At the end of the day, solutions to forceful browsing should not be complicated. On the other hand, they should not be so simple as checking the Referer header either. Keep access control in mind when writing your applications. If you do, they will, by nature of you really putting thought into it, be more secure - as long as you implement what you carefully thought about that is.

Oracle finally comes through

It has been a while since my last post, but after I received an email from a good friend of mine I though I would share the good news with all of you.

As some of you may already know, there has been an ongoing effort in the AppSec community to get all of the "major" application server vendors to natively support setting the HttpOnly flag on all session cookies that they generate. It is kludgy at best to do it programmatically, and best if the server could just do it for us.
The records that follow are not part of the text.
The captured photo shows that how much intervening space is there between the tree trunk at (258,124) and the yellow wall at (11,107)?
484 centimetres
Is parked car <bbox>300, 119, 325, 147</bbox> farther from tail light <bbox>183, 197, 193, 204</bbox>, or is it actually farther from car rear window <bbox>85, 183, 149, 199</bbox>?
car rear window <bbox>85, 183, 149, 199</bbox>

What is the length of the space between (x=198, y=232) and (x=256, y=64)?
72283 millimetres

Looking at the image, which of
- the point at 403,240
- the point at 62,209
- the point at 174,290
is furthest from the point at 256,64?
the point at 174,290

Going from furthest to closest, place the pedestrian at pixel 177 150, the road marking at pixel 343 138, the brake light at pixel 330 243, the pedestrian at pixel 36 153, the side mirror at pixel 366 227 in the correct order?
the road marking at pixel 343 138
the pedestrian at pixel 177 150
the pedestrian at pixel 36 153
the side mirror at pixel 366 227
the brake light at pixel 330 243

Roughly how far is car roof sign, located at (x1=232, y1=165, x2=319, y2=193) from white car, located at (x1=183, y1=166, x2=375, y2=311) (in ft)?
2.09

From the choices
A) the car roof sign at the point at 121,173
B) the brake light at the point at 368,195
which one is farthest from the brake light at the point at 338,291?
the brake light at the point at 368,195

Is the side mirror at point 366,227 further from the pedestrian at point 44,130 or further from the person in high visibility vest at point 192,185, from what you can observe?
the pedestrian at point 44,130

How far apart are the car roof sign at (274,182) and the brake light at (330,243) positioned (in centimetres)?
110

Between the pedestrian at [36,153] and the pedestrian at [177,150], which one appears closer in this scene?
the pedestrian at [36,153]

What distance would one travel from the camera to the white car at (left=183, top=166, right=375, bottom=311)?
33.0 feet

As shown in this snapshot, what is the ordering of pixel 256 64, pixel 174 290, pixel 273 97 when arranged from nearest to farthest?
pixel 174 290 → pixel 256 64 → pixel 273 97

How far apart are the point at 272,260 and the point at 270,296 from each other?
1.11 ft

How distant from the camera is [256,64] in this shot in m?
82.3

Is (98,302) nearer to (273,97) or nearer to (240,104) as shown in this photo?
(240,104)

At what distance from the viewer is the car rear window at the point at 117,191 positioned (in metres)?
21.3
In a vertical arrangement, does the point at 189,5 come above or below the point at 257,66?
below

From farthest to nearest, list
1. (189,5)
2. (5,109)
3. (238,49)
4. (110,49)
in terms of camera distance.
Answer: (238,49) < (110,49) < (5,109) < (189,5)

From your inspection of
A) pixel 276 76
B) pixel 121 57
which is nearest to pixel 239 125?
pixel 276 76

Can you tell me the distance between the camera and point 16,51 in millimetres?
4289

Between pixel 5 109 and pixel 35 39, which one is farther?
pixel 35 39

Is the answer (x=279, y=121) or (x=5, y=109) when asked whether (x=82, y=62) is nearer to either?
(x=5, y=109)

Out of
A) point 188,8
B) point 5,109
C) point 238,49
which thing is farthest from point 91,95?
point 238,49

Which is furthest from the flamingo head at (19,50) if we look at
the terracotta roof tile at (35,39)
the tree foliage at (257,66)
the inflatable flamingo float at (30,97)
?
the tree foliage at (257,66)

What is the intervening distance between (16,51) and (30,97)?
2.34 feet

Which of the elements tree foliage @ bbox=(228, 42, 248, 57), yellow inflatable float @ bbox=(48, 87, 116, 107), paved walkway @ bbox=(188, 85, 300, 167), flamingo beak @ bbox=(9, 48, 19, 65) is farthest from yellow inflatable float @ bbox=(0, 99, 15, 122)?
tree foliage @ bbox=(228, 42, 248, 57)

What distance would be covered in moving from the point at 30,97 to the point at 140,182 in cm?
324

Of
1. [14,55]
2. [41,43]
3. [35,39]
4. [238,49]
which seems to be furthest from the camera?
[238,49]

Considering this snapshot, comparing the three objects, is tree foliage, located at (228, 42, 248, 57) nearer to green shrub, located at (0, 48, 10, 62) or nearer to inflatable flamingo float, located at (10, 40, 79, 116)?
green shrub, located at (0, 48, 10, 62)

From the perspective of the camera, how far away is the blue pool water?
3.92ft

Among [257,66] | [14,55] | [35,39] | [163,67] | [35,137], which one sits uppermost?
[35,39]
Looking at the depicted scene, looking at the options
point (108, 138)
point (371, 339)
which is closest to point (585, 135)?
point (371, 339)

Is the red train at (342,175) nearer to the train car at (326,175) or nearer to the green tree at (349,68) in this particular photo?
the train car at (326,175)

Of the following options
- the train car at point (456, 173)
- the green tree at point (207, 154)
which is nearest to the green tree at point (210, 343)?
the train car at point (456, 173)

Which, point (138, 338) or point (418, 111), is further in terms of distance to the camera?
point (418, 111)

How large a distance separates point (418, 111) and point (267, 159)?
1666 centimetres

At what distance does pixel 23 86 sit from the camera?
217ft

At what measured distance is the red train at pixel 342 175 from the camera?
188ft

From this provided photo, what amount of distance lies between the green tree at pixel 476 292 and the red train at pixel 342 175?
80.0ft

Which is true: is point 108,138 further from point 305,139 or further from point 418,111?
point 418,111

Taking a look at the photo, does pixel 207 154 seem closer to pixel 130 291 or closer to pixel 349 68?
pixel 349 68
Anyway, this feature would add instant security to any application by preventing any scripts on the page (either put their by the developer or by an attacker through XSS) from accessing the current user's cookies. Effectively, this simple feature significantly mitigates the risk of session hijacking through XSS - reflective, persistent, or otherwise. Furthermore, as most application server vendors provide some form of XML configuration file to control the settings applied to session cookies, applications would not even have to make any code changes to get the full benefit of using this feature. A Win - Win scenario in the making.

Up until now, WebLogic Server(WLS) has not supported this feature, although they have supported the Secure flag for a number of releases. Well, now Oracle has now finally come through for us with the latest release of WLS 10.3.1.0.

WLS utilizes a file named weblogic.xml to provide application developers a way to control WebLogic specific aspects of an application's deployment configuration, including the flags and settings placed on the session token. According to the documentation, the proper namespace declaration should reference http://www.bea.com/ns/weblogic/920/weblogic-web-app.xsd. There is only one problem in doing this. This version of the XSD references two other XSDs, none of which provide any way to set the HttpOnly flag! So did Oracle lie? I don't think so. I think they have not gotten around to updating their documentation to reference the proper XSD document. If you use the namespace declaration http://www.oracle.com/technology/weblogic/weblogic-web-app/1.0/weblogic-web-app.xsd, this XSD will include another XSD document named http://xmlns.oracle.com/weblogic/weblogic-javaee/1.0/weblogic-javaee.xsd. This is the key to the new option under the session-descriptor tag named cookie-http-only that actually lets you set the HttpOnly flag. Be sure to explicitly set this value to true, as the definition specifies the default value to be false. If you do not have a weblogic.xml file in your WAR or EAR file, the server uses the default value of the tag (FALSE in this case). Just place the file in your WEB-INF directory right next to your web.xml file, and you are off to the races.

I hope this helps, and happy and secure coding.